I am trying to match the sentences with the highest cosine similarity in a dataset consisting of 10.000 questions that were asked on a forum. i have created the algorithm already an i am seeing great results. however, the computation takes a long time and that is only for one sentence. Is there an efficient way to match all the sentences together?
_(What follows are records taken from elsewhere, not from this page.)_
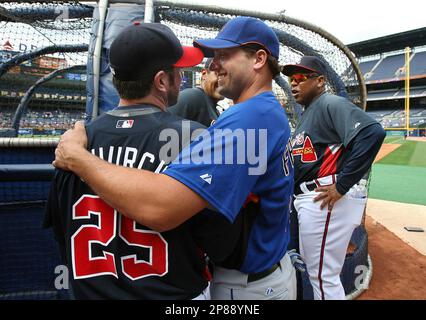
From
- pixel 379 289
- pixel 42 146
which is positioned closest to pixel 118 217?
pixel 42 146

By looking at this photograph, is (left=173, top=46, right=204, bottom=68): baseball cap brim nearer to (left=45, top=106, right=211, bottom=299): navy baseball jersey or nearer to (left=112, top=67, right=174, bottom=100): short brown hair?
(left=112, top=67, right=174, bottom=100): short brown hair

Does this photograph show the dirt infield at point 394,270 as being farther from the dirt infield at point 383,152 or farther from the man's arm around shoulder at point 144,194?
the dirt infield at point 383,152

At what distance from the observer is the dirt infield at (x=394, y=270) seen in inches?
109

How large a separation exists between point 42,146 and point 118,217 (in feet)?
4.43

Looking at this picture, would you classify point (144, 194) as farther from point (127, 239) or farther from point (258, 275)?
point (258, 275)

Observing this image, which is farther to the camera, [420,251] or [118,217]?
[420,251]

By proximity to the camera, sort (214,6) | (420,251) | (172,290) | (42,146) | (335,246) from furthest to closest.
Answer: (420,251) < (214,6) < (335,246) < (42,146) < (172,290)

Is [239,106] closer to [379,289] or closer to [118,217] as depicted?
[118,217]

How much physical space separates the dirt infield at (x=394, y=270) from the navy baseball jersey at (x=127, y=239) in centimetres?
249

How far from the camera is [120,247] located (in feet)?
3.00

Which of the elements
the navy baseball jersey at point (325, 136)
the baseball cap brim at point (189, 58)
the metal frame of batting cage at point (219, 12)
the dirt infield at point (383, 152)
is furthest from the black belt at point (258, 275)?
the dirt infield at point (383, 152)

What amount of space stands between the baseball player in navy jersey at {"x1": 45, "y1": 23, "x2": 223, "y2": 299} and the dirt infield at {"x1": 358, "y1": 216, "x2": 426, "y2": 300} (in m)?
2.50

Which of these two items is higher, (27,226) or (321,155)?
(321,155)

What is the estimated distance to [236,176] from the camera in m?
0.86
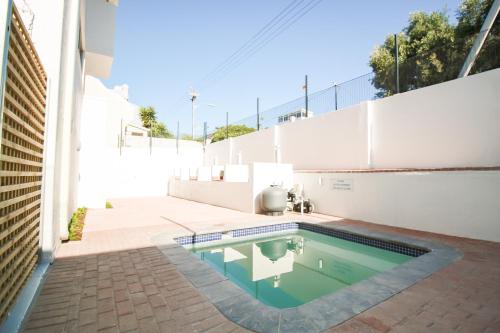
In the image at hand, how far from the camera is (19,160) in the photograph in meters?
2.57

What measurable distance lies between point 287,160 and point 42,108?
1107cm

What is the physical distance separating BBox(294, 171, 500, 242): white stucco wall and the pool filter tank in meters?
1.61

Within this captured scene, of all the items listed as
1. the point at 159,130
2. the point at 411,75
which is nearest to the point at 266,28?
the point at 411,75

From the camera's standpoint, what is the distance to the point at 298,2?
33.2 feet

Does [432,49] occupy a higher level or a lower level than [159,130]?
lower

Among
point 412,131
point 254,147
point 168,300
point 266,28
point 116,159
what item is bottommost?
point 168,300

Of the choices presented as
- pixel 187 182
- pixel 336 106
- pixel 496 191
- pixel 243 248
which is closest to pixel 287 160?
pixel 336 106

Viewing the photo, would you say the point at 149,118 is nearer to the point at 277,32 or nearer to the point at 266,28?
the point at 266,28

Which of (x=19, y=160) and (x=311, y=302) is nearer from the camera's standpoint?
(x=19, y=160)

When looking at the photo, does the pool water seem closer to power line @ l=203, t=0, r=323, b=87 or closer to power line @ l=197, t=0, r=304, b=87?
power line @ l=203, t=0, r=323, b=87

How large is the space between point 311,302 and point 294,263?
2.73 metres

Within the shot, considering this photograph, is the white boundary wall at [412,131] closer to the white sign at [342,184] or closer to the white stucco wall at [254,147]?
the white sign at [342,184]

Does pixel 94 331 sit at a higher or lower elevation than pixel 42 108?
lower

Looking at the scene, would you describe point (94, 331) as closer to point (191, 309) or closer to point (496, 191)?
point (191, 309)
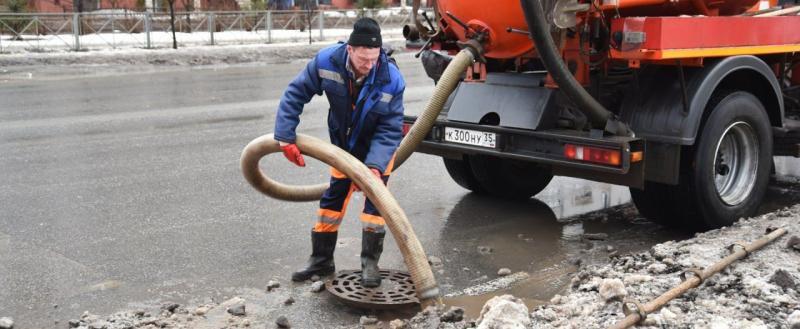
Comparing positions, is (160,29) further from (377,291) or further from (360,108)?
(377,291)

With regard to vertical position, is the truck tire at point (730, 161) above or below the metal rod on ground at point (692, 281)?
above

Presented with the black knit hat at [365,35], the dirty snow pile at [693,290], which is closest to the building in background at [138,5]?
the black knit hat at [365,35]

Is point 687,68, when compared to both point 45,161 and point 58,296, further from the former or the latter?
point 45,161

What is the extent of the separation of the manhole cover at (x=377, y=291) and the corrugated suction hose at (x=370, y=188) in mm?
215

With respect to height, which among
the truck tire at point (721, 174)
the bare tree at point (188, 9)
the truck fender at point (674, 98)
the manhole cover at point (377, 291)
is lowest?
the manhole cover at point (377, 291)

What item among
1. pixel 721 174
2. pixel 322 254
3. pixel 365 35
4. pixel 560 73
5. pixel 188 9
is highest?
pixel 188 9

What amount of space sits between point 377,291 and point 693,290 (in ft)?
5.33

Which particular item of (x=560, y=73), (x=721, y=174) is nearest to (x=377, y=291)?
(x=560, y=73)

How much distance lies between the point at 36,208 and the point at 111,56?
14913mm

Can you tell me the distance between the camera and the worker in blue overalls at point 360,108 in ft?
15.8

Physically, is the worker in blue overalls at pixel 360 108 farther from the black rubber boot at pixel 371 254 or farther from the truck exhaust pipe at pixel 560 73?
the truck exhaust pipe at pixel 560 73

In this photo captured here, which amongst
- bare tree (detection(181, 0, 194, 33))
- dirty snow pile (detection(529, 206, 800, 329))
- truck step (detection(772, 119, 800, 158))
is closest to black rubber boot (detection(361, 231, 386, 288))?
dirty snow pile (detection(529, 206, 800, 329))

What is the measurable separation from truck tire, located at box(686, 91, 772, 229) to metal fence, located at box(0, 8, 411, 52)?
60.9 feet

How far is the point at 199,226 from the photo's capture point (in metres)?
6.27
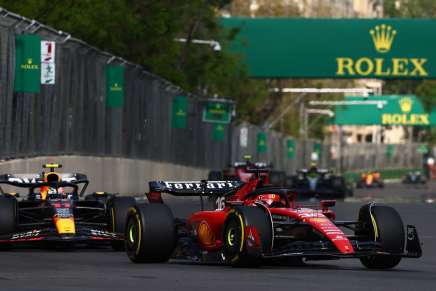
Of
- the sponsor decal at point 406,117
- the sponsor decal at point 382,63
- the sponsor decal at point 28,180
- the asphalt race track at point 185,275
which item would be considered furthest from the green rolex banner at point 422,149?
the asphalt race track at point 185,275

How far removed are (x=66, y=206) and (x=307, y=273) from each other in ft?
13.7

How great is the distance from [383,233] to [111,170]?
2337 centimetres

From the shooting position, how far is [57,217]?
1841 centimetres

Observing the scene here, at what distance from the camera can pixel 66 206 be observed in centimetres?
1858

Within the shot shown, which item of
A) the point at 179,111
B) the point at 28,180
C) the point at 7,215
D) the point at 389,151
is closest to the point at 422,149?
the point at 389,151

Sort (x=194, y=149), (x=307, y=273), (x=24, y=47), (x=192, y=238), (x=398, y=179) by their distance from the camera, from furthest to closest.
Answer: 1. (x=398, y=179)
2. (x=194, y=149)
3. (x=24, y=47)
4. (x=192, y=238)
5. (x=307, y=273)

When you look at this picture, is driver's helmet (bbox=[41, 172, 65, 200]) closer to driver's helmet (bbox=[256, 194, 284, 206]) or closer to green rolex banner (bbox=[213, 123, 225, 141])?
driver's helmet (bbox=[256, 194, 284, 206])

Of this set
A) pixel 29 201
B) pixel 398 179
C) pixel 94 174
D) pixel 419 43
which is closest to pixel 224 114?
pixel 419 43

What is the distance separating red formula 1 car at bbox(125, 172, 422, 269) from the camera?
50.2ft

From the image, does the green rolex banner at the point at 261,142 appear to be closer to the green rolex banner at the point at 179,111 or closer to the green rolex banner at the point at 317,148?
the green rolex banner at the point at 179,111

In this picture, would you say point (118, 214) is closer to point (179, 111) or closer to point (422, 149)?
point (179, 111)

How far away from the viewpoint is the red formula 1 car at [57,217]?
1817cm

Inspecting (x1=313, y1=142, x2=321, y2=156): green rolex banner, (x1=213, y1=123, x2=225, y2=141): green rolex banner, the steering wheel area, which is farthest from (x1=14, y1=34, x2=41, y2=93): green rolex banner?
(x1=313, y1=142, x2=321, y2=156): green rolex banner

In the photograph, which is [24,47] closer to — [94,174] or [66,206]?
[94,174]
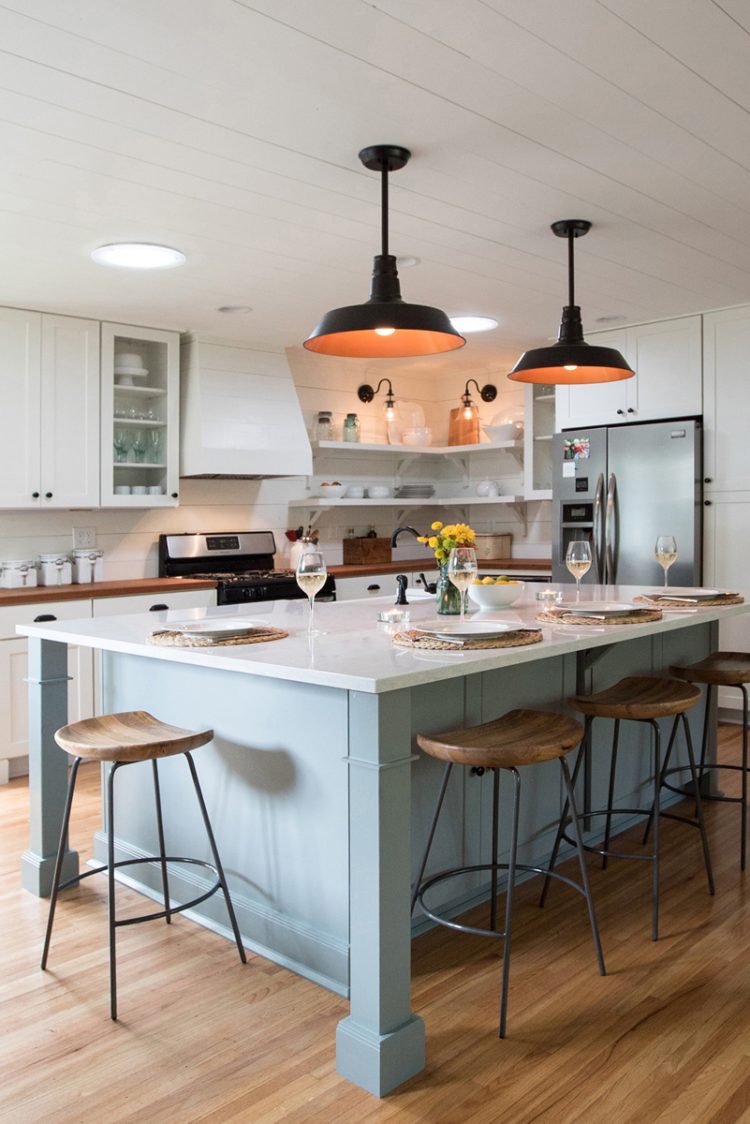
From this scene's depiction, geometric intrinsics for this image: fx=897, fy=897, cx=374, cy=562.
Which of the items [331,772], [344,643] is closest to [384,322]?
[344,643]

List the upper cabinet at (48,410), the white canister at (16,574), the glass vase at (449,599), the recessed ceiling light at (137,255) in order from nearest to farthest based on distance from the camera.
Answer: the glass vase at (449,599) < the recessed ceiling light at (137,255) < the upper cabinet at (48,410) < the white canister at (16,574)

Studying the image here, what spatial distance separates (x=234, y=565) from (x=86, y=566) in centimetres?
100

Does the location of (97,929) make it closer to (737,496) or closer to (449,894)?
(449,894)

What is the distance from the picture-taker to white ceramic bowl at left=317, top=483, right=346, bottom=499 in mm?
6109

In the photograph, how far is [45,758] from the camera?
9.10 ft

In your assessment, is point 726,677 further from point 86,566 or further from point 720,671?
point 86,566

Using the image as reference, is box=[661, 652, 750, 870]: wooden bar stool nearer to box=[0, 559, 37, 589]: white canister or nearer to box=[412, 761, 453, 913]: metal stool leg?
box=[412, 761, 453, 913]: metal stool leg

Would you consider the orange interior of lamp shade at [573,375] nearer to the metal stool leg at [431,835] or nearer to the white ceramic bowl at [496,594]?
the white ceramic bowl at [496,594]

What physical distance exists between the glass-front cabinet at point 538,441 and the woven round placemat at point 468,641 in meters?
3.69

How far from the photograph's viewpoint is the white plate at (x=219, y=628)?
2.36 metres

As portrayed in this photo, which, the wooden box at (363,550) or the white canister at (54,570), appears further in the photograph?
the wooden box at (363,550)

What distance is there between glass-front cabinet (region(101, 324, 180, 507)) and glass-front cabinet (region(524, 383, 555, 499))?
90.6 inches

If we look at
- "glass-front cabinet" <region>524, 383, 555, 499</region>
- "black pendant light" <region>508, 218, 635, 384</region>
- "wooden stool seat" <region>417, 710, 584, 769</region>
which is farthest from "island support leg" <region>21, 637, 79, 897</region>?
"glass-front cabinet" <region>524, 383, 555, 499</region>

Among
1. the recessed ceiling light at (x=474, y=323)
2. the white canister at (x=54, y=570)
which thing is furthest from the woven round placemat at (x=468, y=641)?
the white canister at (x=54, y=570)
The for loop is not an sufficient method here i guess.
import re
import math
from collections import Counter
import csv
import nltk
from nltk.corpus import stopwords
from nltk.tokenize import word_tokenize
#nltk.download("punkt")
#nltk.download("stopwords")
#print()
#print()
stopwords = set(stopwords.words('english'))
reader = csv.reader(open("/Users/stefan/dev.csv"))
dev = []
for line in reader:
dev.append(line[1])
reader2 = csv.reader(open("/Users/stefan/test.csv"))
test = []
for line2 in reader2:
test.append(line2[1])
def get_cosine(vec1, vec2):
intersection = set(vec1.keys()) & set(vec2.keys())
numerator = sum([vec1[x] * vec2[x] for x in intersection])
sum1 = sum([vec1[x]**2 for x in vec1.keys()])
sum2 = sum([vec2[x]**2 for x in vec2.keys()])
denominator = math.sqrt(sum1) * math.sqrt(sum2)
if not denominator:
return 0.0
else:
return float(numerator / denominator)
def text_to_vector(text):
word_tokens = word_tokenize(text)
filtered_sentence = [w for w in word_tokens if not w in stop_words]
#print("the original tokens derived:", word_tokens)
#print()
#print("the resulted work tokens derived: ",filtered_sentence)
return Counter(filtered_sentence)
def get_result(content_a, content_b):
text1 = content_a
text2 = content_b
vector1 = text_to_vector(text1)
vector2 = text_to_vector(text2)
cosine_result = get_cosine(vector1, vector2)
return cosine_result
print("Have a cosine similarity of: ", get_result(dev[1], test[1]))
The result here will be: Have a cosine similarity of: 0.3779644730092272. However, this is only working for one sentence. When i tried running it on the first 5 sentences, i already had to wait 10 minutes. Considering i want to match 10.000 sentences i am looking for an efficient way to process the algorithm. I have found some information on multiprocessing with Pool, but i am not sure how to implement that here. what i have now:
finalresult = []
for countnum in range(1, 5):
testchecker = []
testresult = []
for i in range(1, len(test)):
testresult = get_result(test[countnum], test[i])
if i != countnum:
testchecker.append([testresult,countnum,test[countnum], i-1])
resulttest = max(testchecker, key=lambda x: x[0])
finalresult.append([resulttest[1]-1, resulttest[2], resulttest[3]])
print(finalresult)
The result will be this: An ID, the text, and the ID of the other question it is similar to.
[[0, 'What are the hottest IT startup companies in Mumbai?', 8808], [1, 'How often do you drink coffee (-based) drinks?', 2103], [2, 'Which contries provide financial help to India?', 1386], [3, 'What are some interesting facts about the NSG?', 3472]]
Is there a way to make this more computationally efficient?